··· Data for processing

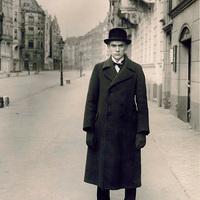 August Sander: Anton Raderscheidt, 1926 [1]*
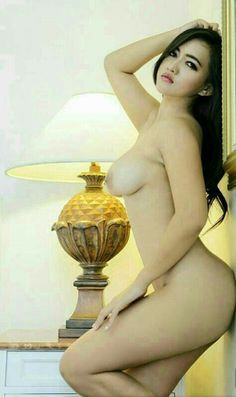 Asian pregnant nude woman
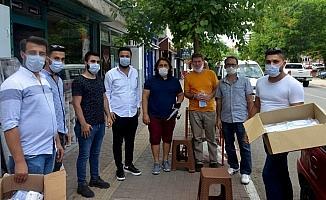 AK Parti Osmaniye Gençlik Kolları maske dağıttı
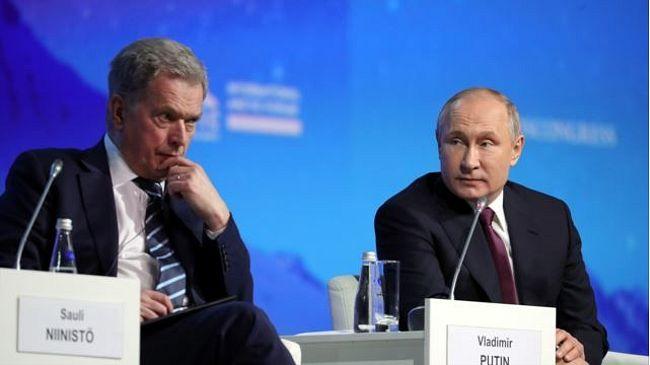 """Как Путин и его гости играли в """"дружбу"""""""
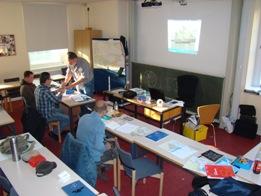 Im Schulungsraum der Bootsschule mit Teilnehmern und moderner Ausstattung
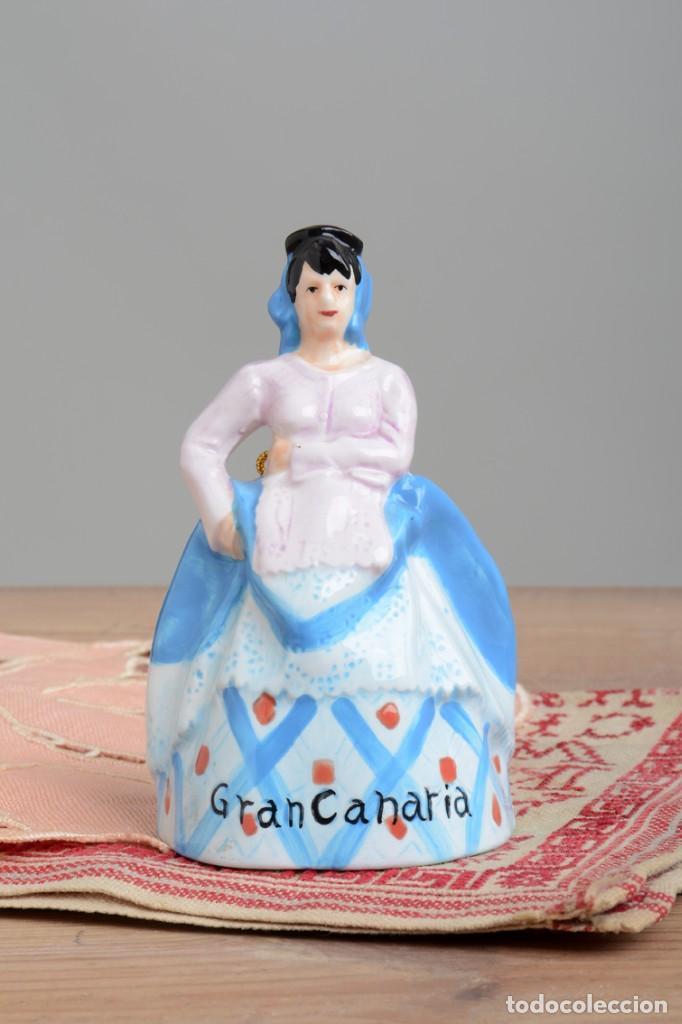 Antigüedades: Campana de porcelana vintage en forma de mujer, recuerdo de Canarias - Foto 11 - 222373866
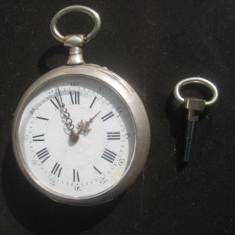 Ceas buzunar barbat antic functional in argint marcat cu cheie. - Ceas de buzunar vechi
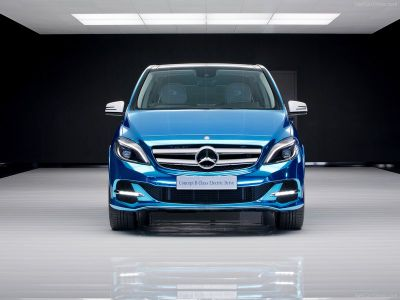 UK Gets First Electric Mercedes-Benz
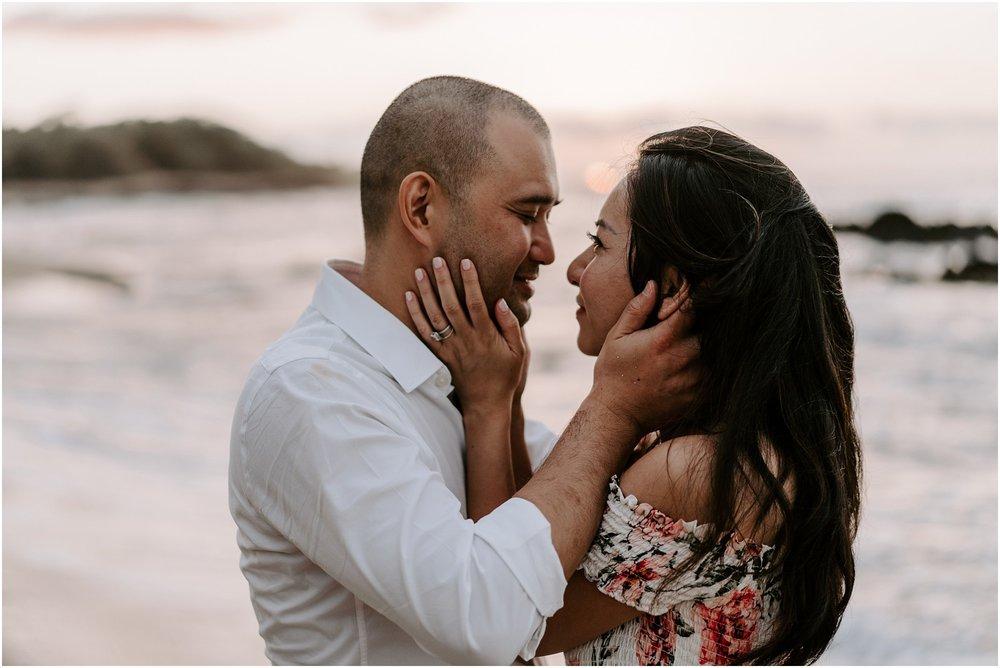 hawaii-elopement-photographer-beach-couples-session_0025.jpg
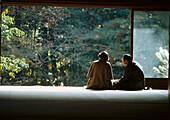 Besucher eines Tempelgartens, Japan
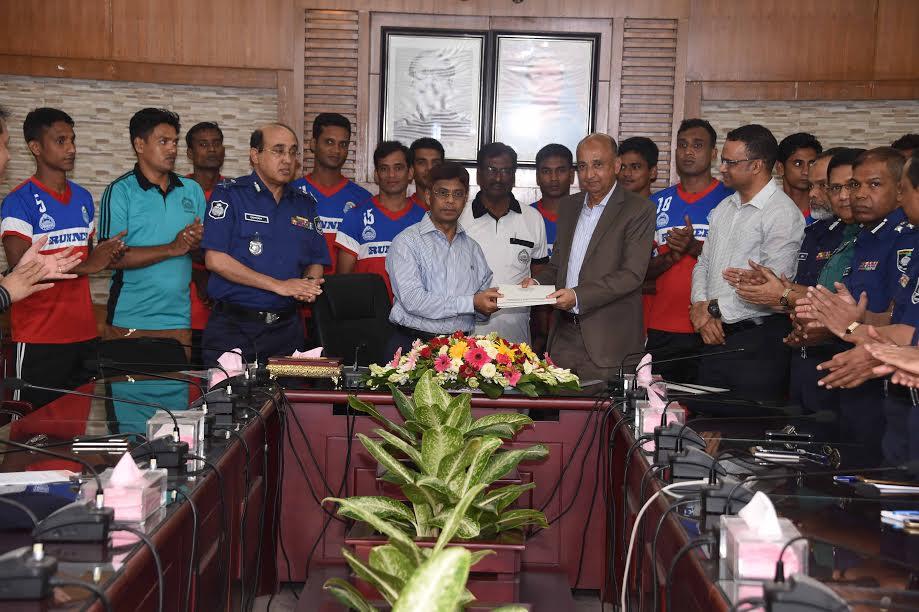 বাংলাদেশ পুলিশ ফুটবল ক্লাবের স্পন্সর রানার গ্রুপ
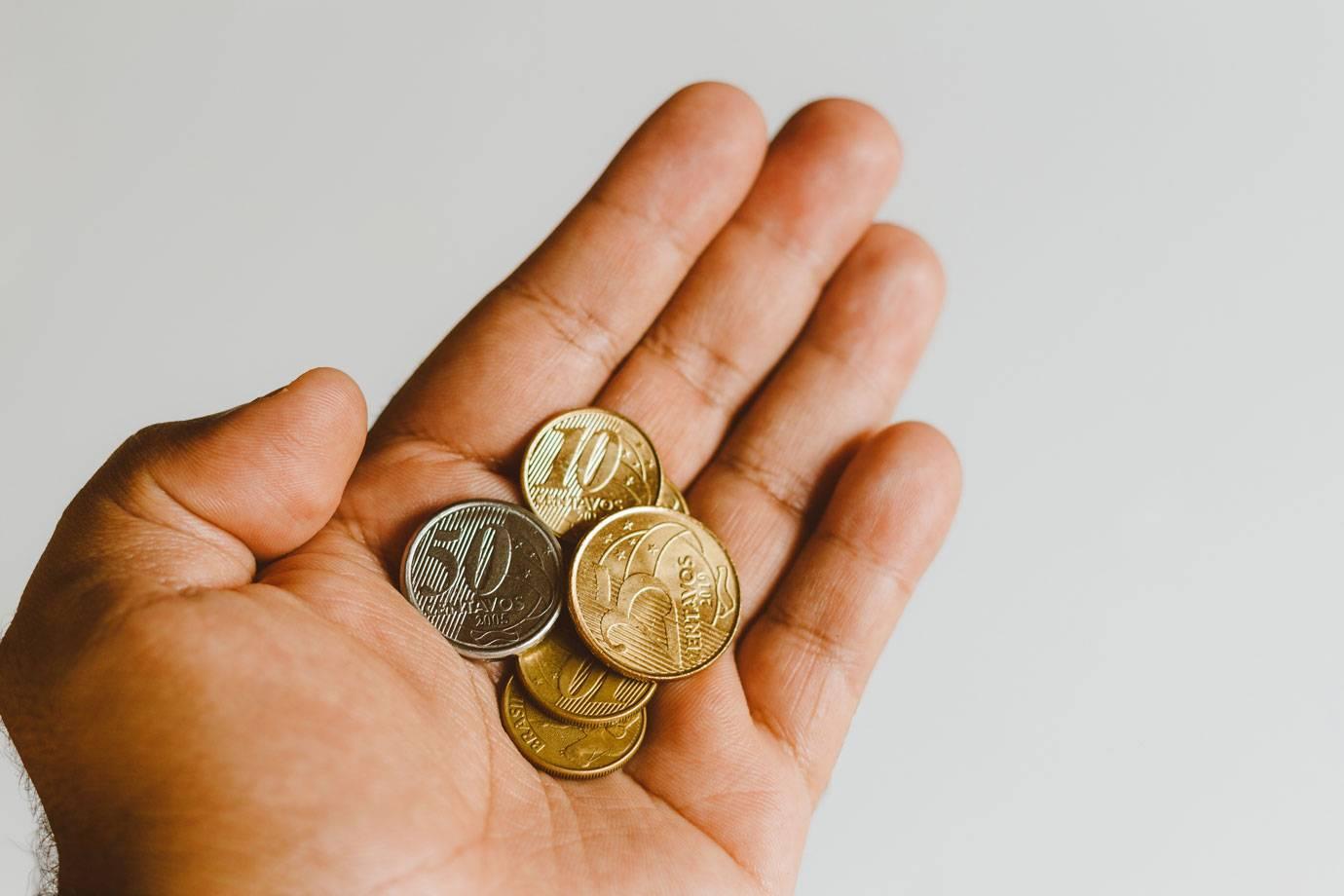 Na contramão do PIB, renda do brasileiro cai 10% com inflação em alta e desemprego recorde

······

Omit the pictures. Write out exactly the lines from the one containing "UK Gets First Electric Mercedes-Benz" through the last line of the entries, both of them included.

— Task answer —
 UK Gets First Electric Mercedes-Benz
 hawaii-elopement-photographer-beach-couples-session_0025.jpg
 Besucher eines Tempelgartens, Japan
 বাংলাদেশ পুলিশ ফুটবল ক্লাবের স্পন্সর রানার গ্রুপ
 Na contramão do PIB, renda do brasileiro cai 10% com inflação em alta e desemprego recorde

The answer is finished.